Development is ongoing, and the development team, as well as other volunteers, can freely work in their own trees and submit pull requests when features or bug fixes are ready. We encourage anyone and everyone to give it a go!
Version numbers are following major.minor.patch
semantics.
There are a few types of branches in this repository:
- master: Stable, contains the latest version of the latest major.minor release.
- maintenance: Stable, contains the latest version of previous releases, which are still under active maintenance. Format:
<version>-maint
- development: Unstable, contains new code for planned releases. Format:
<version>-dev
Master and maintenance branches are exclusively mutable by release. Planned releases will always have a development branch and pull requests should be submitted against those. Maintenance branches are there for bug fixes only, please submit new features against the development branch with the highest version.
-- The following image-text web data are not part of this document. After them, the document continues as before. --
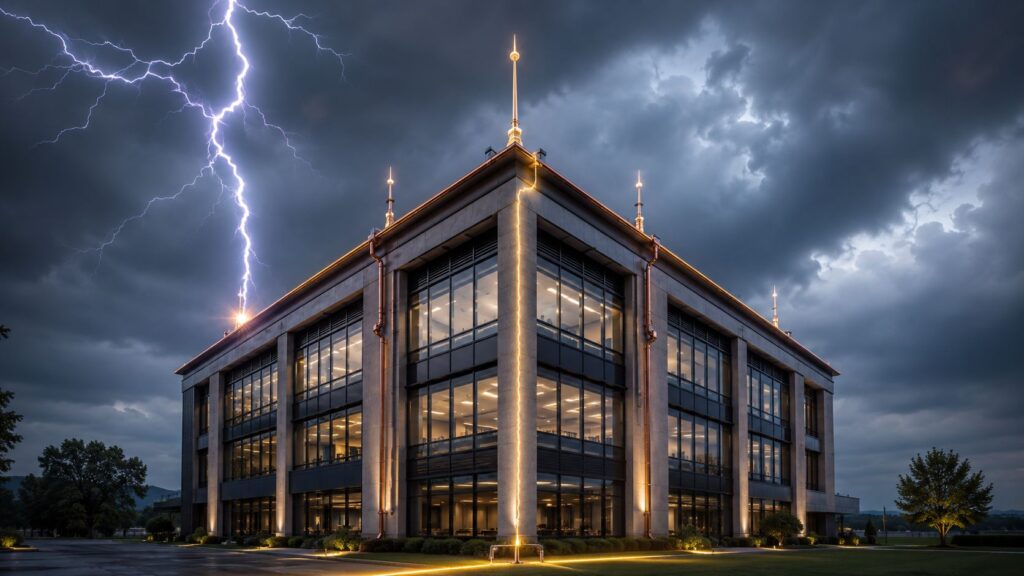 lightning protection for buildings lightning strike Lightning Protection for Buildings: A Practical Guide Lightning protection for buildings works when the owner treats it as coordinated infrastructure. The decision involves the building's use, construction, location, insurer expectations, governing standard, internal electronics, and maintenance records. A rod on the highest point may intercept a strike, but it won't automatically protect wiring, equipment, tenants, or business operations.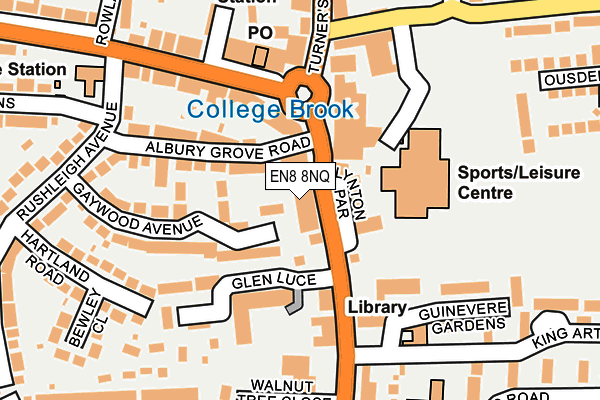 EN8 8NQ map - OS OpenMap – Local (Ordnance Survey)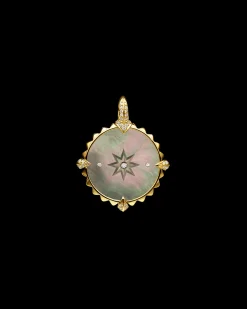 Chains, Charms & Accessories^Paspaley Year of The Dragon Coin Charm | Black Mother of Pearl, Ruby, and Yellow Gold YellowGold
- Where can I download a working build?
Under the releases page on github the latest binarys can be found.
- ITS NOT WORKING!
If its broken, submit an issue. (https://github.com/flamecoin/flamecoin/issues)
The following are developer notes on how to build flamecoin on your native platform. They are not complete guides, but include notes on the necessary libraries, compile flags, etc.
9333 (Maybe 9342 soon)
RPC 22555
Changes to translations, as well as new translations, can be submitted to Bitcoin Core's Transifex page.
Periodically the translations are pulled from Transifex and merged into the git repository. See the translation process for details on how this works.
If the changes are Flamecoin specific, they can be submitted as pull requests against this repository. If it is a general translation, consider submitting it through upstream, as we will pull these changes later on.
compiling for debugging
Run configure with the --enable-debug option, then make. Or run configure with CXXFLAGS="-g -ggdb -O0" or whatever debug flags you need.
debug.log
If the code is behaving strangely, take a look in the debug.log file in the data directory; error and debugging messages are written there.
The -debug=... command-line option controls debugging; running with just -debug will turn on all categories (and give you a very large debug.log file).
The Qt code routes qDebug() output to debug.log under category "qt": run with -debug=qt to see it.
testnet and regtest modes
Run with the -testnet option to run with "play flamecoins" on the test network, if you are testing multi-machine code that needs to operate across the internet.
If you are testing something that can run on one machine, run with the -regtest option. In regression test mode, blocks can be created on-demand; see qa/rpc-tests/ for tests that run in -regtest mode.
DEBUG_LOCKORDER
Flamecoin Core is a multithreaded application, and deadlocks or other multithreading bugs can be very difficult to track down. Compiling with -DDEBUG_LOCKORDER (configure CXXFLAGS="-DDEBUG_LOCKORDER -g") inserts run-time checks to keep track of which locks are held, and adds warnings to the debug.log file if inconsistencies are detected.